Task details = Copy out, word for word, the entries from their very first line through the line containing "the man's face <", with both of those lines included.

Working data =
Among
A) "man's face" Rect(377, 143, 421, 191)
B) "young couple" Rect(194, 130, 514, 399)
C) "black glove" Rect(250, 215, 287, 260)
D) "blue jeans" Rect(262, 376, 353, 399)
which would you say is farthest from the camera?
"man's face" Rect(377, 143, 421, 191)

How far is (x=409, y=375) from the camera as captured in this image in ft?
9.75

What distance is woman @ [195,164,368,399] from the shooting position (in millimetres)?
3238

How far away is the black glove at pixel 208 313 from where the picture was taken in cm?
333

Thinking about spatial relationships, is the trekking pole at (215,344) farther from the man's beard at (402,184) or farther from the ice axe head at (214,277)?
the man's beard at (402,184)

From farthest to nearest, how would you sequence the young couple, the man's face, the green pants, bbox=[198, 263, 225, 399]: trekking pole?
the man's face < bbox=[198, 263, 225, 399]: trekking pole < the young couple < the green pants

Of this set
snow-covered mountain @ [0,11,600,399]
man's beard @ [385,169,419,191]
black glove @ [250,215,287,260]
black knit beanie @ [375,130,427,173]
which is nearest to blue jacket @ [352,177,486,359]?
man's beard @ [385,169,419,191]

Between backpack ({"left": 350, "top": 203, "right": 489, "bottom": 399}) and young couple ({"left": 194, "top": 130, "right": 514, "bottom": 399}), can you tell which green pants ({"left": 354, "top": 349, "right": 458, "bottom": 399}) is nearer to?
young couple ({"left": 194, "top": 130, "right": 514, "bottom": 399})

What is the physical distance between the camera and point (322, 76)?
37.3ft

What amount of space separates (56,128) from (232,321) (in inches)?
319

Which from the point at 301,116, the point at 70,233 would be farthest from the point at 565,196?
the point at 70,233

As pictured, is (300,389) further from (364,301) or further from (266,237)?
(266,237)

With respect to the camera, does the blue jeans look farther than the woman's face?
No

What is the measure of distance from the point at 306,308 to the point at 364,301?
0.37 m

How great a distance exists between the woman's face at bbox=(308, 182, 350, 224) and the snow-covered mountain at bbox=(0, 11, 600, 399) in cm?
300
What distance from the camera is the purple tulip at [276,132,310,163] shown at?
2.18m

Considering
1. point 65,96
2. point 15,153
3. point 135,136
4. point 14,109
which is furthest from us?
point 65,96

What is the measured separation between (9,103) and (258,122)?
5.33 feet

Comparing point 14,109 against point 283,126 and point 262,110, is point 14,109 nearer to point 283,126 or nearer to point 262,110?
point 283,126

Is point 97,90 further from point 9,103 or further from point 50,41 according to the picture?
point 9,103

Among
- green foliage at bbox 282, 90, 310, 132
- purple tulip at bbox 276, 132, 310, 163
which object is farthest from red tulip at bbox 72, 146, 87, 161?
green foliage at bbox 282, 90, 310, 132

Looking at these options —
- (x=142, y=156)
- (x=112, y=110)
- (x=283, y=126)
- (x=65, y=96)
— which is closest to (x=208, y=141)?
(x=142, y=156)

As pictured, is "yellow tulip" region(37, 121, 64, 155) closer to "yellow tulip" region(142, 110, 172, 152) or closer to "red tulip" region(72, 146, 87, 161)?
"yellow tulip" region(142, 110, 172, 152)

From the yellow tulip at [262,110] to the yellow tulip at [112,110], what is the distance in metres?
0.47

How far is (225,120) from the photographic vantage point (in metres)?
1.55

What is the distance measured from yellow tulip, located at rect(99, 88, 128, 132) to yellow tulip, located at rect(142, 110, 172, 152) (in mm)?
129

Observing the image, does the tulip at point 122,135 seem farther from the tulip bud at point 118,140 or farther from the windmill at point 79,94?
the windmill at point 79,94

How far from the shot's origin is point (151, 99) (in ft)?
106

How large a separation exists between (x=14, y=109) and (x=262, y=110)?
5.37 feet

Full solution =
Among
A) "man's face" Rect(377, 143, 421, 191)
B) "young couple" Rect(194, 130, 514, 399)
C) "black glove" Rect(250, 215, 287, 260)
D) "blue jeans" Rect(262, 376, 353, 399)
which would you say is farthest from the camera?
"man's face" Rect(377, 143, 421, 191)

How far is (x=409, y=375) from the camera as captured in this image in ft?
9.75

What distance is woman @ [195,164,368,399] from the shooting position (in millimetres)?
3238

How far away is the black glove at pixel 208 313 from where the picture was taken in cm?
333

Thinking about spatial relationships, is the trekking pole at (215,344) farther from the man's beard at (402,184) or farther from the ice axe head at (214,277)?
the man's beard at (402,184)

From farthest to nearest, how would you sequence the young couple, the man's face, the green pants, bbox=[198, 263, 225, 399]: trekking pole?
the man's face < bbox=[198, 263, 225, 399]: trekking pole < the young couple < the green pants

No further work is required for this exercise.